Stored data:
• • • •
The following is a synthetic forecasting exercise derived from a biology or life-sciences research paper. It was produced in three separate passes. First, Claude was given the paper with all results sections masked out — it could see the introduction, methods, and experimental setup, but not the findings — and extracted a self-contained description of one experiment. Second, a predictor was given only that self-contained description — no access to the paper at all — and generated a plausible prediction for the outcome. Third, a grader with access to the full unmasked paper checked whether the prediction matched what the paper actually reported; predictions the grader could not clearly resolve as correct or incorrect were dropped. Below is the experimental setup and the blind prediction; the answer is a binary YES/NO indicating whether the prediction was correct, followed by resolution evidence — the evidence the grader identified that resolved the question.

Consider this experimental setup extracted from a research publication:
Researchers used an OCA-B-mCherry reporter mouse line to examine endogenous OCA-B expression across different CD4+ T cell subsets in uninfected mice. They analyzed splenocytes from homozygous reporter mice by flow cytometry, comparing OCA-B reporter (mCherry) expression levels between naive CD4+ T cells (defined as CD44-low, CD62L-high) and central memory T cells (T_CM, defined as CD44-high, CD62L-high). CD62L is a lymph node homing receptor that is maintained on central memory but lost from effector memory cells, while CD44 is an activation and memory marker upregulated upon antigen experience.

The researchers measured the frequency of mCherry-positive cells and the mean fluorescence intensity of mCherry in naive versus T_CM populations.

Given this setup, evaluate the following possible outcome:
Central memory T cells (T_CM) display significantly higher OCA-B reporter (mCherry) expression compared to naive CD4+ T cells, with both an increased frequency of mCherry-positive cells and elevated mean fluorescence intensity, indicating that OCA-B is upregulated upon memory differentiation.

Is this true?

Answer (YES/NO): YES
• • • •
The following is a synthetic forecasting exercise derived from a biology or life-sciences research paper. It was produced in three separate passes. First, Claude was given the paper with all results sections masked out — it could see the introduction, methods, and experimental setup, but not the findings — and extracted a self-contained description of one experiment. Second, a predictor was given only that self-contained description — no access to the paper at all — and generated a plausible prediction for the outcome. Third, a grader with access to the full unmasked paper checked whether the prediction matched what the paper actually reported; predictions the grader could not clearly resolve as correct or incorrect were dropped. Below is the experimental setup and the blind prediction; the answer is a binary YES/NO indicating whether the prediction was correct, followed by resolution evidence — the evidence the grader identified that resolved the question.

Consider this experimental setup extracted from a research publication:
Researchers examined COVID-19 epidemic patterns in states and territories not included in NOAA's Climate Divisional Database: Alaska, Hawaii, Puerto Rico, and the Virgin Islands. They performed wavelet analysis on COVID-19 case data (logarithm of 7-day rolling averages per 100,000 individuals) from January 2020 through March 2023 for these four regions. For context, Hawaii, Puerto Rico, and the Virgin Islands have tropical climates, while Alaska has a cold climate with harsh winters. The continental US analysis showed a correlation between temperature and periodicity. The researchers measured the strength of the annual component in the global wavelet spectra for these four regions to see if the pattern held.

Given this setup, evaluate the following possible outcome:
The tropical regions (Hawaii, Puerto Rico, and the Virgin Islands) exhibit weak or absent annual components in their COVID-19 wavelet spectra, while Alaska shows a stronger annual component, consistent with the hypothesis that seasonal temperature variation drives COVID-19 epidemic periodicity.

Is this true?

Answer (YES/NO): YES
• • • •
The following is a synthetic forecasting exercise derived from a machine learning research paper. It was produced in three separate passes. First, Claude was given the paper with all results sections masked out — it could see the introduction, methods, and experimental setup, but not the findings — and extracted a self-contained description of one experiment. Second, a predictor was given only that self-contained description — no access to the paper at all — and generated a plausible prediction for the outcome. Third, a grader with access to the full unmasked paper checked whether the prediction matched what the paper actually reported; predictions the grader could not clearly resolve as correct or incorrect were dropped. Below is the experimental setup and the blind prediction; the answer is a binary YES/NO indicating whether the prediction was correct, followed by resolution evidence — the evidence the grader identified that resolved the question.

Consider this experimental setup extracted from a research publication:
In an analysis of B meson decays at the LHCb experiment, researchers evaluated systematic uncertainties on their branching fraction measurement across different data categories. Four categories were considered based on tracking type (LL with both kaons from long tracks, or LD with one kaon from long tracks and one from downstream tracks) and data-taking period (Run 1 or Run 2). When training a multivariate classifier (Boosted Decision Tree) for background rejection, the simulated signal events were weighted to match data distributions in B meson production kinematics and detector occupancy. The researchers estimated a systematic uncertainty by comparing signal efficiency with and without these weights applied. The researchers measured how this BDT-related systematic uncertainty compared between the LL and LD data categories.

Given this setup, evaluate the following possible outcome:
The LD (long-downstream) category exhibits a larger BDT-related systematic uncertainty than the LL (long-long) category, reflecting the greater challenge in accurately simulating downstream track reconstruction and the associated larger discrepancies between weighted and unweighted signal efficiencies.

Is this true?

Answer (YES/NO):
• • • •
> _What is needed_
In the records, how many lines hold the word "mean"? Answer with the number and no other words.

> _Answer space_
2